### Consigne détaillée
Selon le texte fourni, combien de masques la PME a-t-elle produits au total ?

### Texte fourni
********************
Le symbole d'une résilience

"Lorsque j'ai reçu cette demande du Slip Français, je me suis décidé très vite c'est vrai", se souvient Christian Schmitt.

"J'ai saisi cette opportunité, j'ai choisi de prendre le risque de cette nouvelle voie plutôt que d'aller dans le mur que nous promettait notre activité historique".

L'homme, qui avait repris l'entreprise en 1996, vivait depuis 2008 une érosion appuyée de ses marchés. Entre 2008 et 2019, son chiffre d'affaires s'était effondré, passant de 15 à 5 millions d'euros de chiffre d'affaires. "Notre marché historique du tissu maille pour la mode était en nette régression, car pour les marques cherchant seulement un prix, nous ne sommes pas compétitifs face aux pays à bas coût".

Lorsque la pandémie a fait irruption en 2020, Henitex - comme de nombreux autres industriels de la région (Les Tissages de Charlieu, Chamatex etc)-, s'est emparé du sujet.

La PME a développé un masque adulte, puis un masque enfants. Résultat : 4,5 millions de masques produits (dont 1,5 million pour la Région Auvergne-Rhône-Alpes) et un chiffre d'affaires de... 17,6 millions d'euros. Trois fois plus qu'avant le Covid.
********************
### Enregistrements de données
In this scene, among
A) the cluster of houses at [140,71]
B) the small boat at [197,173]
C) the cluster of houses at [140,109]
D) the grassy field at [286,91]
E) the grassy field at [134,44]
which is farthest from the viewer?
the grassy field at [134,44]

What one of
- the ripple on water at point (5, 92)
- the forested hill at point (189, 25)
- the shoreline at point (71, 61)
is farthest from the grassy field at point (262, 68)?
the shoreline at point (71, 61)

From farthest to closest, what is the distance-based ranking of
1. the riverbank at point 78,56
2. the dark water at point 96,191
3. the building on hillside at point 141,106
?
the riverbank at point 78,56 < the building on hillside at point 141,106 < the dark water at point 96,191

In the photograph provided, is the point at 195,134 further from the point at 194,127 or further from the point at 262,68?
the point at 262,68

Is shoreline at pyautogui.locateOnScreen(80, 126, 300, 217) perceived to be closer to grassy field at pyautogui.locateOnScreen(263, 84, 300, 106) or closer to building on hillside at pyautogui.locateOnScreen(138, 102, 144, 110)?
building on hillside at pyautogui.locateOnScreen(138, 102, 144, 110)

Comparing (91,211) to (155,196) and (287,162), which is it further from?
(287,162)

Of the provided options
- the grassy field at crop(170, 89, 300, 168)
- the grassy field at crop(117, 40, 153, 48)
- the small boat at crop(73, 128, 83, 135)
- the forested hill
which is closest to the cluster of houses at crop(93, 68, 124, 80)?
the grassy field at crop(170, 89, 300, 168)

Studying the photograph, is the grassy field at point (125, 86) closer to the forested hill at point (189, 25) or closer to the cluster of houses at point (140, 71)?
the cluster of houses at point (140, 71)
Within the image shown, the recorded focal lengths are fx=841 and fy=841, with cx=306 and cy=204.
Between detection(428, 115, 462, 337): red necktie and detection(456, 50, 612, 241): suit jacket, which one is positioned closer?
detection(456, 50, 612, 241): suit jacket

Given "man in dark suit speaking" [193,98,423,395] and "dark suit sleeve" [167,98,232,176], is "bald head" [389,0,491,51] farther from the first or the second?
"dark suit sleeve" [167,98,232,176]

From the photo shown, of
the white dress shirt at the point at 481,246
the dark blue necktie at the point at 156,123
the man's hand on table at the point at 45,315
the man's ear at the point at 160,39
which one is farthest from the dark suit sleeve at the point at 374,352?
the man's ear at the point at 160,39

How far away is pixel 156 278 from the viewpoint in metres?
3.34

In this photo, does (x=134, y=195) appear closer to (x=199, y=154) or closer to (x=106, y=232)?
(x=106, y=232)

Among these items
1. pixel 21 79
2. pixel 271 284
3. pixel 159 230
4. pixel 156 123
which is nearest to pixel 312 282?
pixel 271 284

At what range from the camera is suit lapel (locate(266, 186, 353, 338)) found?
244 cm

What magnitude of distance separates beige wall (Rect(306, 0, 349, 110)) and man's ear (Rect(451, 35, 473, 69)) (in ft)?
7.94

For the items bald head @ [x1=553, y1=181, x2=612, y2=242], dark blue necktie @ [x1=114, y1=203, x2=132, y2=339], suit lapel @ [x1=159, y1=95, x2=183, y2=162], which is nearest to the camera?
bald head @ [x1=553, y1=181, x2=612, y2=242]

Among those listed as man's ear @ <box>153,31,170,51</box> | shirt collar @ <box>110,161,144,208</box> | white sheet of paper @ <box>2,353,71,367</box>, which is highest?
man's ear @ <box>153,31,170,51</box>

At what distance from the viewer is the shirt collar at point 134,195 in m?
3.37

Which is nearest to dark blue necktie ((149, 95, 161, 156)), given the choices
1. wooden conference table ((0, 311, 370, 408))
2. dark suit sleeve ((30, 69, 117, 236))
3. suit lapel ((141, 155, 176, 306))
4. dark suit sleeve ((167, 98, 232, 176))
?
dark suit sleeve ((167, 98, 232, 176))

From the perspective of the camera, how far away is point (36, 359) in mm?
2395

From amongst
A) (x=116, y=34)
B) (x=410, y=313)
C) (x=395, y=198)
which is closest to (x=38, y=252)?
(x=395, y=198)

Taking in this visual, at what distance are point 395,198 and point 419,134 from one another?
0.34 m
********************
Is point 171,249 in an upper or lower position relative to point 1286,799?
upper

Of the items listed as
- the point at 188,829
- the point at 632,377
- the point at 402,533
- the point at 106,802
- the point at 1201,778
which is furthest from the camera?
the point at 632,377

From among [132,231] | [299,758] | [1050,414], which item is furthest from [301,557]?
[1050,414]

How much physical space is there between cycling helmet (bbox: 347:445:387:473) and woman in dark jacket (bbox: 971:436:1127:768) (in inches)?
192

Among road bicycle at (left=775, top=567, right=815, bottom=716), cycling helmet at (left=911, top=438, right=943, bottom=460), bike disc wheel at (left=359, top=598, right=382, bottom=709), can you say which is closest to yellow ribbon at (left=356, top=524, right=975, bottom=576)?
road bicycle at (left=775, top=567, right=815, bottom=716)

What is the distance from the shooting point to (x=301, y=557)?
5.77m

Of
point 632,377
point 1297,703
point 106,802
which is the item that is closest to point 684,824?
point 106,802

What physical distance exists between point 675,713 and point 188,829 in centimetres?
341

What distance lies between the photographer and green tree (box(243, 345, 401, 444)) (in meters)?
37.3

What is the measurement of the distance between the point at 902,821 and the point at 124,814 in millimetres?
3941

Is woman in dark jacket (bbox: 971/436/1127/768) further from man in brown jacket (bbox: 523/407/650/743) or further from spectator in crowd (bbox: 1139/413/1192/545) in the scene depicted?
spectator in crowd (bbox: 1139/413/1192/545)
********************
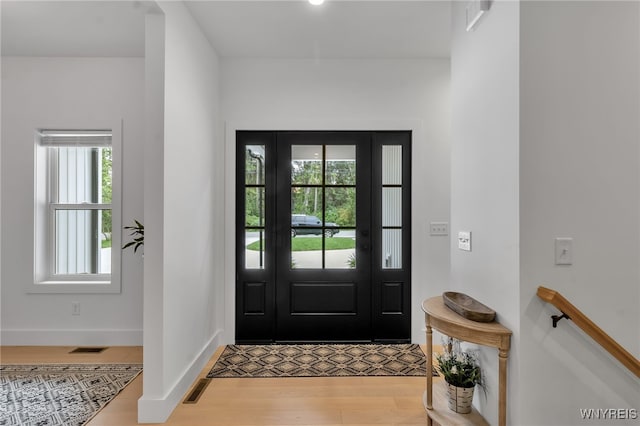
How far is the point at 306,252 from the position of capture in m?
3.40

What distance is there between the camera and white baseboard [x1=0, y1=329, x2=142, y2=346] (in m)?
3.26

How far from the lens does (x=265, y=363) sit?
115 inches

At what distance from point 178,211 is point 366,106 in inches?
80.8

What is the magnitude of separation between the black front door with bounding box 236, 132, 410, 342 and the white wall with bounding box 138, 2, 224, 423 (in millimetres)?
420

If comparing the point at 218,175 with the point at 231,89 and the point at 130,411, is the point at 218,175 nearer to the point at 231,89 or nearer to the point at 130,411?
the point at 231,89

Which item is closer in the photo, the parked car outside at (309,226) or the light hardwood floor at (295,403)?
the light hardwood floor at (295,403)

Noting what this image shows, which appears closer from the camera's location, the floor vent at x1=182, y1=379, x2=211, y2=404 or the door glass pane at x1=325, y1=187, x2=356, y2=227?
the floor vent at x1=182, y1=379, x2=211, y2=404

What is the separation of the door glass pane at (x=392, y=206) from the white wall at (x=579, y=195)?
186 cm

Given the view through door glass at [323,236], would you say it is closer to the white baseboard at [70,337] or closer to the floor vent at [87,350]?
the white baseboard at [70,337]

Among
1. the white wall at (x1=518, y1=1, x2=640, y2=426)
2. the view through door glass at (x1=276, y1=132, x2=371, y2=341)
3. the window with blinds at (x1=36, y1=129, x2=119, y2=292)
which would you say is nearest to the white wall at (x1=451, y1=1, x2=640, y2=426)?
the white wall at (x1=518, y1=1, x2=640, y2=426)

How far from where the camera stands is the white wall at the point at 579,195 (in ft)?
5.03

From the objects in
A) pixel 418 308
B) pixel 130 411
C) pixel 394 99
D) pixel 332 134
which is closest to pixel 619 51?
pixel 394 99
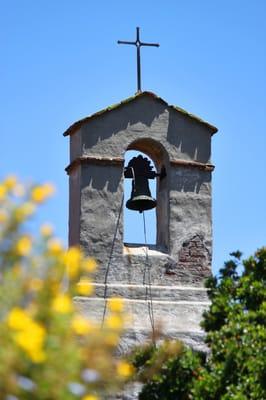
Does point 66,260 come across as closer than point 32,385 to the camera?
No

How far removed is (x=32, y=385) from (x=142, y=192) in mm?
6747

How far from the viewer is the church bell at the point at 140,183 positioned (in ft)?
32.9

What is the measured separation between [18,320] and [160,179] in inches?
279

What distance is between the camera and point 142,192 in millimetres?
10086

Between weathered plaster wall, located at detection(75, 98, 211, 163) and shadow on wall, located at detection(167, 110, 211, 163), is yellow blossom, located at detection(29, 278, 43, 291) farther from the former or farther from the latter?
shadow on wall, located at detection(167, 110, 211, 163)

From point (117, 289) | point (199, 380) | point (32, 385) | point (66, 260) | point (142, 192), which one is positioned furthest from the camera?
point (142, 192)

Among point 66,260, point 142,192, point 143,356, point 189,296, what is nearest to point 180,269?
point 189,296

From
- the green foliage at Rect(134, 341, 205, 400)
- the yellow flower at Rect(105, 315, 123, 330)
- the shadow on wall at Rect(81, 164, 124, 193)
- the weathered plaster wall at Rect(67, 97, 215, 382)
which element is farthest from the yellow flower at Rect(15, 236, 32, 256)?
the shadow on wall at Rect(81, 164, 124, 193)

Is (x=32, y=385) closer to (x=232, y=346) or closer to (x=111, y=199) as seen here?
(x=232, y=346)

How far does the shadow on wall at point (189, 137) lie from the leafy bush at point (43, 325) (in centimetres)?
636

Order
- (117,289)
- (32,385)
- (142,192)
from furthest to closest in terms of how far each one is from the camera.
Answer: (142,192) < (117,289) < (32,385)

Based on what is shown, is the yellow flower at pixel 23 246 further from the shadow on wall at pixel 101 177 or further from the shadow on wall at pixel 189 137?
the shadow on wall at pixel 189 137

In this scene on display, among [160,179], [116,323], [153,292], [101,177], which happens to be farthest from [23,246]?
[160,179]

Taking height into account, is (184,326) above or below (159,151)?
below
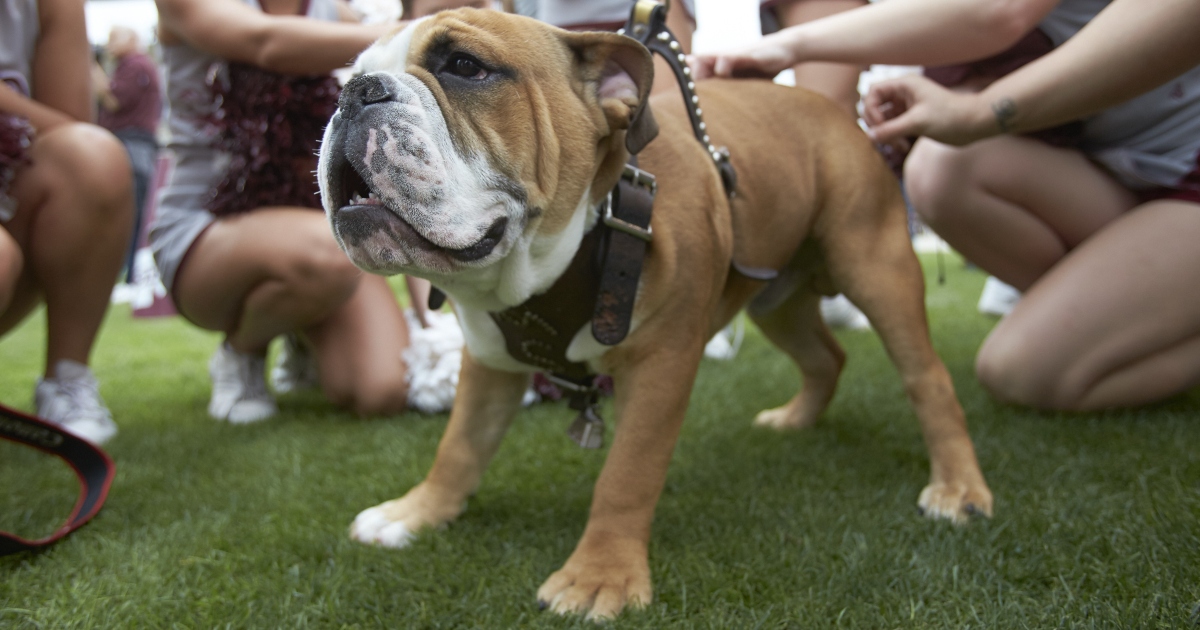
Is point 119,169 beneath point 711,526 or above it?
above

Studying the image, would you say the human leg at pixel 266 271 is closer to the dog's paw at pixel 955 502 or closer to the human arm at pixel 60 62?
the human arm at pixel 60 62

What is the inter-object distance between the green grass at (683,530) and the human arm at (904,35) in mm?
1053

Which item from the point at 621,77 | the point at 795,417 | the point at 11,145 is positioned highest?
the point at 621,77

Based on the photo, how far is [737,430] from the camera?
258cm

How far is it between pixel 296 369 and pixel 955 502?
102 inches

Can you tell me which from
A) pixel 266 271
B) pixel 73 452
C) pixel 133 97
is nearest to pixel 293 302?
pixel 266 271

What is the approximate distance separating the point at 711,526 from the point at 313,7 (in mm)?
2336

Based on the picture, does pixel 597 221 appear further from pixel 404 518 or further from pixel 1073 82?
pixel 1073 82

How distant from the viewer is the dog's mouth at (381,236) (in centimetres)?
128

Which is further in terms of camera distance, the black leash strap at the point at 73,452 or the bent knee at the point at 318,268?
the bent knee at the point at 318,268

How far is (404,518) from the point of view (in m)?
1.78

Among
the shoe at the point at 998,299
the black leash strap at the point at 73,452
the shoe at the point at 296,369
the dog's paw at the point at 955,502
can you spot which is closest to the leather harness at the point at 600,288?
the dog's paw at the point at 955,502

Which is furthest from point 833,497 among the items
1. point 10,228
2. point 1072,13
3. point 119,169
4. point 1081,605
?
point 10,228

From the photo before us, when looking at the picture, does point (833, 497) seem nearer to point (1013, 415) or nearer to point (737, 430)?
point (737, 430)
********************
### Tâche réalisée
4,5 millions de masques.